As Professional Move Managers, we struggle to find the correct balance between strongly encouraging our clients to move only what will comfortably fit in their new home versus not forcing the issue when we see the senior becoming overwhelmed or sad. “Letting go” of so many memories and sentimental items is definitely hard for a senior – but we have also seen the anxiety and stress they feel on move in day when they realize that what they chose to bring will not fit into their new space. On a recent move in the Portland area, the client needed to store luggage, furniture and kitchen items on the porch until they determined a course of action (thankfully it was summer). Following are a few ideas of how to think about this process in order to move forward:
- Your Family Probably Doesn’t Want Your Possessions– it is common for seniors to think that maybe their kids or grandkids will someday want their dining room set or other family possessions. The odds are very much against this. By understanding this, you can then realize you are doing everyone a favor by dealing with dispersing these items now instead of saving for others to take care of later.
- If You Can Start the Process, You Will No Doubt Enjoy It– The process of making solid decisions on items that you haven’t used in years or you really don’t like can be cathartic and liberating. Material possessions, even those that once really meant something to you, can weigh us down. If you can start the process, it typically becomes easier – especially as you can see progress.
- Stuff Can Be Expensive– If you can’t make decisions on your “extra” possessions prior to moving, you may end up with a storage unit. And once you move on with your life after your move, you may put dealing with the items in the unit on the back burner. This can become quite costly. I recently worked with a client who said they had planned to store items for a short period, but still had the items stored 3 years later. At $300/month – that is over a $10,000 bill.

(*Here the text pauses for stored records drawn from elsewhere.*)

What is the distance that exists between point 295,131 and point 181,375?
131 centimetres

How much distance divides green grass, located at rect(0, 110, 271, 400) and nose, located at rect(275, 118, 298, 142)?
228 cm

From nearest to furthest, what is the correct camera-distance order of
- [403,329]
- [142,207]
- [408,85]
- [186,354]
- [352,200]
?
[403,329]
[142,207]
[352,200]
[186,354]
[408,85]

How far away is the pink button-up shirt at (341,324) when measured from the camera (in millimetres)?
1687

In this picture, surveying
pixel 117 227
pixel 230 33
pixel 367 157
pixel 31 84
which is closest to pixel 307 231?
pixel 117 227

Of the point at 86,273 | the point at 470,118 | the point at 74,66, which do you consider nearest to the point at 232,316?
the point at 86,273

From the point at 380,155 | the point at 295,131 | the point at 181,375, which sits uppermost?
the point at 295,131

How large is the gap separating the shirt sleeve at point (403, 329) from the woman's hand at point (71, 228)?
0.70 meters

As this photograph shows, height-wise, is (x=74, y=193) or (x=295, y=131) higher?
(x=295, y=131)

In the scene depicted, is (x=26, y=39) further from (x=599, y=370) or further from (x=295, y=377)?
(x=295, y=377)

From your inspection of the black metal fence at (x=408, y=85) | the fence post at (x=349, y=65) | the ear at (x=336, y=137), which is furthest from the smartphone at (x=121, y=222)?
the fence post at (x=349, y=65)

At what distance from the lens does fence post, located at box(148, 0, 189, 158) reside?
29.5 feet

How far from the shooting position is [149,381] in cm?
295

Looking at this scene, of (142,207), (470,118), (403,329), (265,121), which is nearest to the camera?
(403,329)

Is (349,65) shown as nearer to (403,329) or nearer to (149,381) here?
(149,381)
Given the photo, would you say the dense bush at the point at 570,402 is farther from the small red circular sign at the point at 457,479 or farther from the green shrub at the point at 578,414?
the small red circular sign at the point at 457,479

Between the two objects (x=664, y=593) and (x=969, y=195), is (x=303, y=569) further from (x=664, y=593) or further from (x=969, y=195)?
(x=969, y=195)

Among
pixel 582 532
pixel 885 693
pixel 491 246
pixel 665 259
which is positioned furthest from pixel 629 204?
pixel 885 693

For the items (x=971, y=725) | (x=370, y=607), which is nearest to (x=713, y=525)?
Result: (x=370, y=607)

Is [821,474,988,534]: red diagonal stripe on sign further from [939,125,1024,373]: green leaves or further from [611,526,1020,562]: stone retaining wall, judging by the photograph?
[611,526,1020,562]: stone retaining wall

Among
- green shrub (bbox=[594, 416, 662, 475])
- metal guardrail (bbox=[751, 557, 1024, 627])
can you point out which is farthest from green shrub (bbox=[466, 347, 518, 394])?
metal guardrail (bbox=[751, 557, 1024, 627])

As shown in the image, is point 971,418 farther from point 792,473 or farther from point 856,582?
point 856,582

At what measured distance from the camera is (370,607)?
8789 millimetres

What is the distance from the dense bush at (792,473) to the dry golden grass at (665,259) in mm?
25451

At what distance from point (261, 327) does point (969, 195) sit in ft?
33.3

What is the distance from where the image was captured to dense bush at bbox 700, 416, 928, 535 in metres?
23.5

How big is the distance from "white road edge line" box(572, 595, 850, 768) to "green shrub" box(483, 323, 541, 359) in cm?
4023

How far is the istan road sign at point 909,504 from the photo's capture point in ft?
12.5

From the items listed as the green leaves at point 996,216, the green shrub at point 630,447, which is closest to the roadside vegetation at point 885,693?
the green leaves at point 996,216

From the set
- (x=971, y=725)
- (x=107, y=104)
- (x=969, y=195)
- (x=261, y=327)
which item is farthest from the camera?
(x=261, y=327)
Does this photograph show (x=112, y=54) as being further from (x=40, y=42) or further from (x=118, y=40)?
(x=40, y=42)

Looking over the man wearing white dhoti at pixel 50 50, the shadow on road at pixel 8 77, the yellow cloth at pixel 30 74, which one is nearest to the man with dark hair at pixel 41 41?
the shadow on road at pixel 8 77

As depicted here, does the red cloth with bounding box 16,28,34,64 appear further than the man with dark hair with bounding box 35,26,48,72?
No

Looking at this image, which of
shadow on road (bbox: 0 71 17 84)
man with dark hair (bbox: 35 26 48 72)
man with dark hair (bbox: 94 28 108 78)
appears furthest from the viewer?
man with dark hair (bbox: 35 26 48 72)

- Move-In Day Chaos and Beyond– As I mentioned above, moving day is no fun if you can’t squeeze everything you bring into your new home. Going through the downsizing process in preparation for a move can definitely be challenging for a senior, but it is equally stressful and challenging for a senior when they realize they will be living buried in their possessions with no breathing room. Even if you are able to shoe horn everything in, living with closets and cabinets packed to overflow is not desirable. Also, an abundance of furniture without ample walking room (especially if a walker or wheel chair is necessary) can be a safety concern for a senior.
- There Are Other Ways– It, of course, is sad to say goodbye to items that hold memories or were given to you by a loved one. But there are other ways to hold onto those memories. Instead of taking five large storage containers of your grandchildren’s art – either pick a few of the best pieces and have them framed or take pictures of them so you will always have a digital copy you can look at. If you are moving to a retirement community where your meals will be provided – you probably don’t need 16 place settings of your favorite dishes. Perhaps only take 4 place settings. If you are a collector of items, e.g. tea cups, dolls, books or videos, it may be time to pick a few of your favorites and see if you can sell the rest. This goes for clothes as well – save only those items that you feel good wearing and donate or consign the remainder. Lastly, paperwork . . . I am not saying it will be the best weekend of your life sorting through your files, but moving years of paperwork that you no longer legally need to your new home may cause more than one not so fun weekend.
- Feeling Good – Donating a cherished item to a good cause can bring about good feelings and perhaps diminish some of the sadness from the loss of the item. There are so many organizations you can donate to – finding something you are passionate about can ease the pain.